Exercise 11.1 Page: 220

**In each of the following, give the justification for the construction also.**

**1. Draw a line segment of length 7.6 cm and divide it in the ratio 5:8. Measure the two parts**.

Construction Procedure

A line segment with a measure of 7.6 cm length is divided in the ratio of 5:8 as follows.

1. Draw line segment AB with a length measure of 7.6 cm.

2. Draw a ray AX that makes an acute angle with line segment AB.

3. Locate the points, i.e.,13 (= 5+8) points, such as A1, A2, A3, A4 …….. A13, on the ray AX, such that it becomes AA1 = A1A2 = A2A3 and so on.

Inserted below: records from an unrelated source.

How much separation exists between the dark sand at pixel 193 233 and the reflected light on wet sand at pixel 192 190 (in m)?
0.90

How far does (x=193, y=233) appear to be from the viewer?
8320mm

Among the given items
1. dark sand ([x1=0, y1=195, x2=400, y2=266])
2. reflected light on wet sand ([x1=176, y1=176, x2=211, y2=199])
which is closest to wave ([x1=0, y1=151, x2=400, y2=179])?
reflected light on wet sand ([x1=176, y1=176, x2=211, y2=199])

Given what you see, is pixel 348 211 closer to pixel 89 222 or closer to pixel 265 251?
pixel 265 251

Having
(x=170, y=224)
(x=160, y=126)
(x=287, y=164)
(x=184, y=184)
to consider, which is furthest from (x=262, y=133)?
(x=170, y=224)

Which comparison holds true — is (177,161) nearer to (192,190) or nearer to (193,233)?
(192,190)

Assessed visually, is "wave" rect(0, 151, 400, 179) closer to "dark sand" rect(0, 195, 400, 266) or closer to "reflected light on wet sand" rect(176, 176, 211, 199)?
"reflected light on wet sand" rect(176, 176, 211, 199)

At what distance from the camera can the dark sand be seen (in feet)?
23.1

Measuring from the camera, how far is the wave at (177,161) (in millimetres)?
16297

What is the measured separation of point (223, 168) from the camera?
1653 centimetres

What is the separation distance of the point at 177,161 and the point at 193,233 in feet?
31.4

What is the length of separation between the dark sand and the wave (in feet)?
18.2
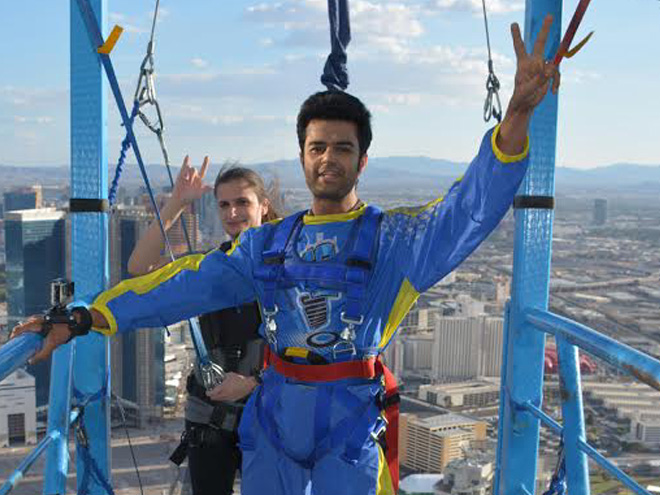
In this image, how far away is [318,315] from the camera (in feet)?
4.46

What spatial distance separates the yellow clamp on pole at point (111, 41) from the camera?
64.7 inches

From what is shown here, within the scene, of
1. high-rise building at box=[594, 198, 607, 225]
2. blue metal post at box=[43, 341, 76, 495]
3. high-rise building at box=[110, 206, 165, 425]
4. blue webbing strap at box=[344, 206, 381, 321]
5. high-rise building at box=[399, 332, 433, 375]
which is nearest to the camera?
blue webbing strap at box=[344, 206, 381, 321]

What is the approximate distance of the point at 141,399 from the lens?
1780 cm

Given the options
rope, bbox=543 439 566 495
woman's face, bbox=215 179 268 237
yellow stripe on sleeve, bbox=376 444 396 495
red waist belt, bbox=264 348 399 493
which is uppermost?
woman's face, bbox=215 179 268 237

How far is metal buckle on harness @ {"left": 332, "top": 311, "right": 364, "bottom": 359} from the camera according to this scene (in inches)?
52.1

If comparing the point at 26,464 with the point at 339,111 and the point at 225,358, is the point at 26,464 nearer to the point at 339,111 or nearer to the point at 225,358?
the point at 225,358

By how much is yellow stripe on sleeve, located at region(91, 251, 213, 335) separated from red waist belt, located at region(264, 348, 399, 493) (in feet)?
0.82

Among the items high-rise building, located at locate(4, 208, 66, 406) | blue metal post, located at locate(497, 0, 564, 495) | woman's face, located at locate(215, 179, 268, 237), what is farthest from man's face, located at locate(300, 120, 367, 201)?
high-rise building, located at locate(4, 208, 66, 406)

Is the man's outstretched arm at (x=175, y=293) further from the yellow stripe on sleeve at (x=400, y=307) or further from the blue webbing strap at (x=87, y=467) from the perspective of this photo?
the blue webbing strap at (x=87, y=467)

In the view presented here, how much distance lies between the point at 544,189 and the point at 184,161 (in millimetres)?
989

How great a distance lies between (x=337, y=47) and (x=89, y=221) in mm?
732

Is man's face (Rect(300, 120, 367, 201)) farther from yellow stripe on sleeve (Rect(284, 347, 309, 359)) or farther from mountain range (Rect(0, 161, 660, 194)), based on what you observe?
mountain range (Rect(0, 161, 660, 194))

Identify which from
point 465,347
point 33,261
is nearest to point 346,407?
point 33,261

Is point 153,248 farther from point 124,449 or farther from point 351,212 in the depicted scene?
point 124,449
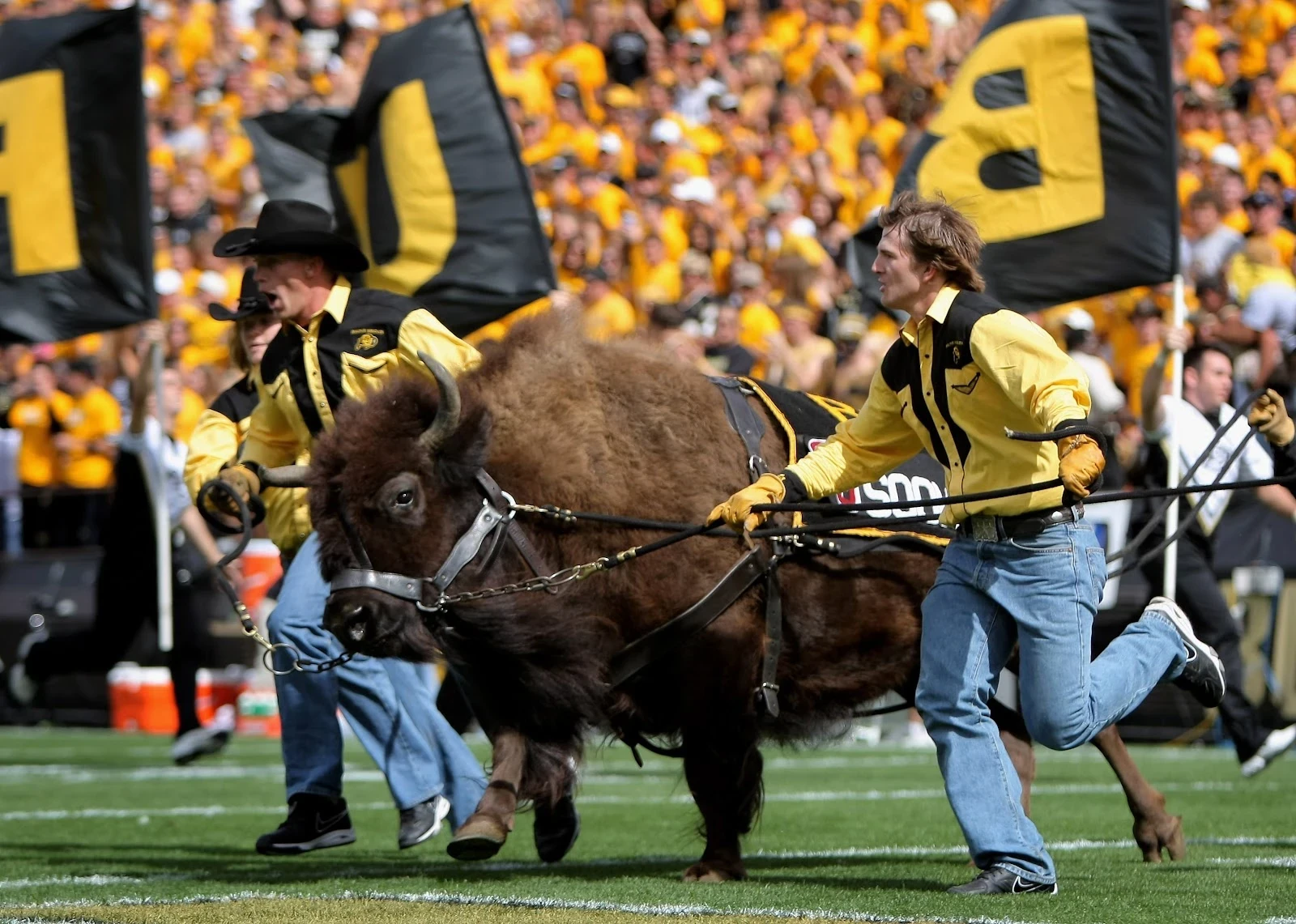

4. Join the line segment and the ray, BA13.

5. Through the point A5, draw a line parallel to BA13 which makes an angle equal to ∠AA13B.

6. Point A5, which intersects line AB at point C.

7. C is the point that divides line segment AB of 7.6 cm in the required ratio of 5:8.

8. Now, measure the lengths of the line AC and CB. It becomes the measure of 2.9 cm and 4.7 cm, respectively.

Justification:

The construction of the given problem can be justified by proving that

AC/CB = 5/ 8

By construction, we have A5C || A13B. From the Basic proportionality theorem for the triangle AA13B, we get

AC/CB =AA_{5}/A_{5}A_{13}….. (1)

From the figure constructed, it is observed that AA5 and A5A13 contain 5 and 8 equal divisions of line segments, respectively.

Therefore, it becomes

AA_{5}/A_{5}A_{13}=5/8… (2)

Compare the equations (1) and (2), we obtain

AC/CB = 5/ 8

Hence, justified.

**2. Construct a triangle of sides 4 cm, 5 cm and 6 cm and then a triangle similar to it whose sides are 2/3 of **

**the corresponding sides of the first triangle.**

Construction Procedure

1. Draw a line segment AB which measures 4 cm, i.e., AB = 4 cm.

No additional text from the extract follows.